In a new dev blog from Paleo Pines game director Nina Roussakoff, we learn that the team behind the game wanted to ensure they got the important parts about dinosaurs correct. The devs weren’t going for an educational experience, but they did want Paleo Pines to be a title that was at least based on realistic attributes and features. That’s why they hired a palaeontologist to be a part of the team.

Let’s face it, these prehistoric creatures are endlessly fascinating, with new discoveries continually unearthed. While not every game has to be educational or scientifically informed, part of the childhood obsession with dinosaurs is the facts about them. That’s why we worked with a consultant palaeontologist. For example, based on footprints, it’s believed that Parasaurolophus and other hadrosaurids were both bipedal and quadrupedal - that’s why Lucky runs on twos and walks on all fours. And did you know that velociraptors were feathered? This was discovered years after Jurassic Park first aired, so the velociraptor of popular imagination looks quite different to the real thing.

[Nina Roussakoff, director]

In an interview with NWR, executive producer Aimee Beimers shared more insight into what the paleontologist offered to the dev team.

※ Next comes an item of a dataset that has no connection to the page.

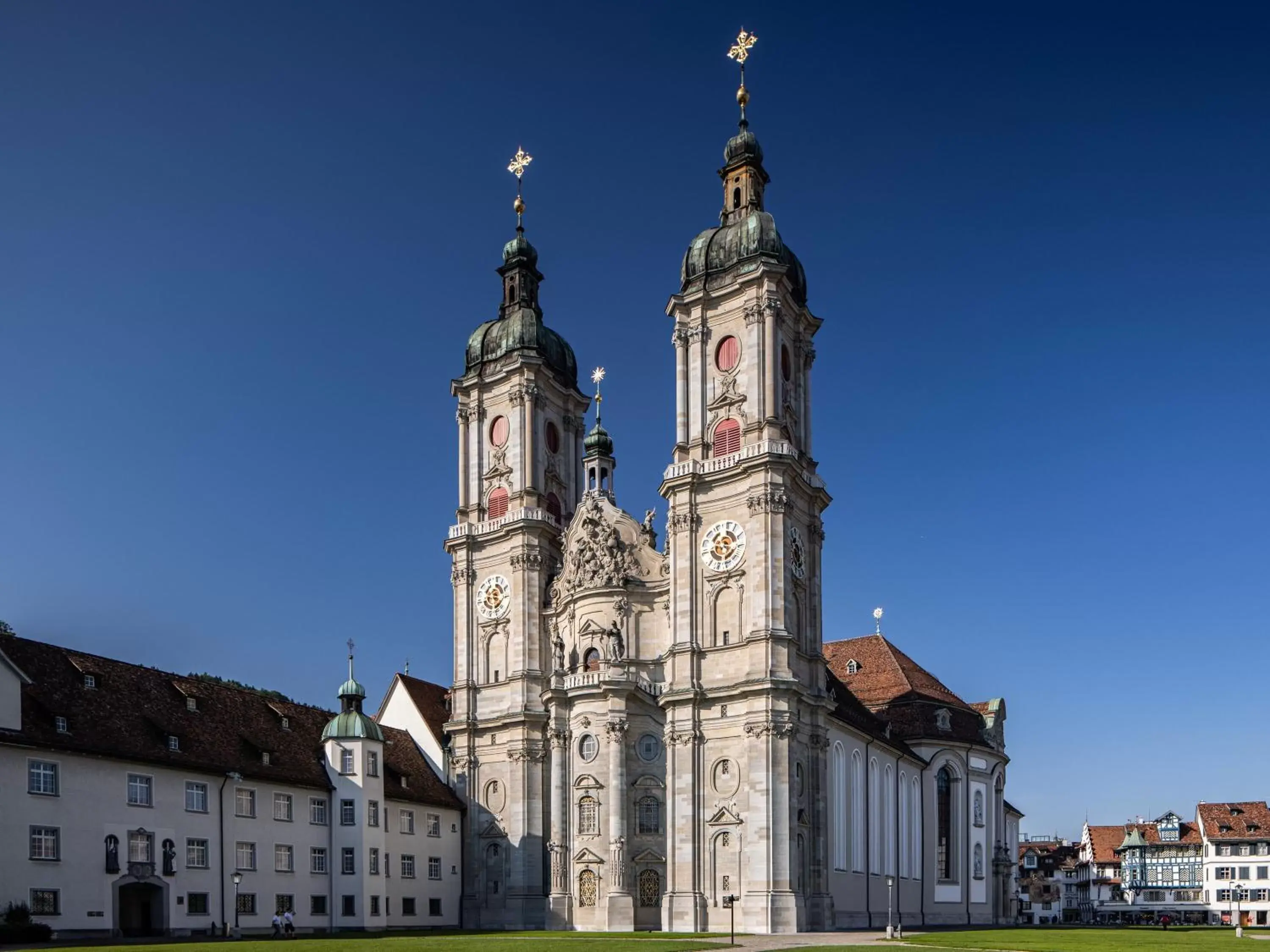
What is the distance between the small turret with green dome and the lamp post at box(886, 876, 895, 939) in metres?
26.5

We were lucky enough to have the input of a real-life paleontologist to turn to when our modelers and animators had questions! Natalia Jagielska was brilliant in allowing our team to reach out throughout the production and has even done an analysis for us of several of our dinos to evaluate how close to known scientific fact they are. It was this knowledge that we layered over the wholesome style originally created by Jordan Bradley.